Bagian ketiga, yaitu kekayaan bangsa Indonesia ialah sumber sains yang tiada duanya. Potensi itu semestinya menjadi baseline dalam menyusun teori-teori dan platform ilmu sains tropis. Keunggulan nilai-nilai sosial kemudian menjadi perekat dalam implementasi sains ke masyarakat sehingga munculah teori kebutuhan taraf hidup seperti yang dilahirkan Prof Sajogyo. Keunggulan itu semestinya menjadi kekuatan dalam memperkuat keunggulan kampus Indonesia.

Pada bagian keempat, yaitu perlu dukungan untuk kampus dalam negeri dalam memperkuat inbound asing. Keunggulan sumber sains dapat menjadi daya tarik bagi calon mahasiswa asing untuk inbound ke RI. Dengan mengalokasi beasiswa kepada profesor RI untuk membimbing mahasiswa asing, Indonesia akan memperoleh 3 impact, yaitu peningkatan inbound, publikasi berbahasa Inggris, dan outstanding Indonesia di dunia.   

Dampak lain yang bisa tumbuh ialah kerja sama universitas makin mudah serta potensial meningkatkan potensi inbound profesor kelas dunia.
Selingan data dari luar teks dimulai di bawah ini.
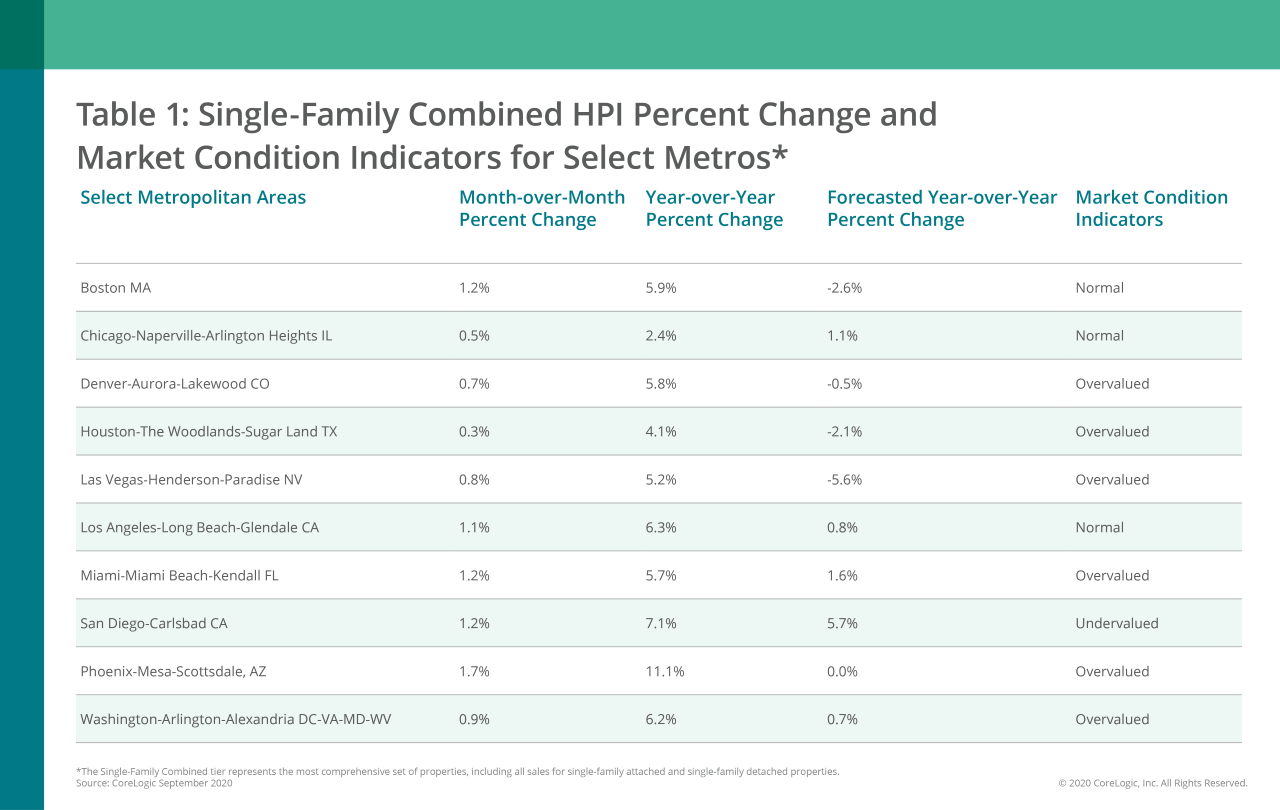 Table 1: Single-Family Combined HPI Percent Change and Market Condition Indicators for Select Metros*

| Select Metropolitan Areas | Month-over-Month Percent Change | Year-over-Year Percent Change | Forecasted Year-over-Year Percent Change | Market Condition Indicators |
|---|---|---|---|---|
| Boston MA | 1.2% | 5.9% | -2.6% | Normal |
| Chicago-Naperville-Arlington Heights IL | 0.5% | 2.4% | 1.1% | Normal |
| Denver-Aurora-Lakewood CO | 0.7% | 5.8% | -0.5% | Overvalued |
| Houston-The Woodlands-Sugar Land TX | 0.3% | 4.1% | -2.1% | Overvalued |
| Las Vegas-Henderson-Paradise NV | 0.8% | 5.2% | -5.6% | Overvalued |
| Los Angeles-Long Beach-Glendale CA | 1.1% | 6.3% | 0.8% | Normal |
| Miami-Miami Beach-Kendall FL | 1.2% | 5.7% | 1.6% | Overvalued |
| San Diego-Carlsbad CA | 1.2% | 7.1% | 5.7% | Undervalued |
| Phoenix-Mesa-Scottsdale, AZ | 1.7% | 11.1% | 0.0% | Overvalued |
| Washington-Arlington-Alexandria DC-VA-MD-WV | 0.9% | 6.2% | 0.7% | Overvalued |

*The Single-Family Combined tier represents the most comprehensive set of properties, including all sales for single-family attached and single-family detached properties.
Source: CoreLogic September 2020

© 2020 CoreLogic, Inc. All Rights Reserved.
Keempat pendekatan di atas hanya bisa terwujud apabila pemerintah kita memiliki kesadaran manajemen sains, bervisi bangsa maju dari sekadar kesadaran administrasi. Dengan demikian, mampu memacu iklim riset yang kondusif menuju bangsa berkemajuan sehingga ke depan muncul kesadaran penguatan kebijakan berbasis riset dan bisnis sains yang kuat.

Untuk merealisasikan itu semua, bagian kelima, yaitu pentingnya merancang skema industrialisasi dan komersialisasi riset sebagai penggerak ekonomi bangsa. Indonesia harus ambil bagian dalam bisnis riset dunia dengan berbagai inovasi sain dan iptek.  

Ketika kita tidak mampu berlari kencang dalam kompetisi teknologi, kita harus unggul dalam kekayaan riset dan inovasi berbasis SDA dan sumber daya sosial. Semua ini dikemas dalam suatu paket yang disebut sebagai World Quality Sains Rank (WQSR) milik Indonesia.

Ke depan kita tidak perlu lagi tergantung hanya pada scopus yang menjadi dagangan sains asing, tapi membangun industri bisnis sains sendiri. Saya yakin Indonesia mampu melakukan ini walaupun industri 4.0 masih import. Berbagai peluang yang ada saat menjadi momentum kebangkitan PT kita menunjukkan indentitas PT berkelas dunia.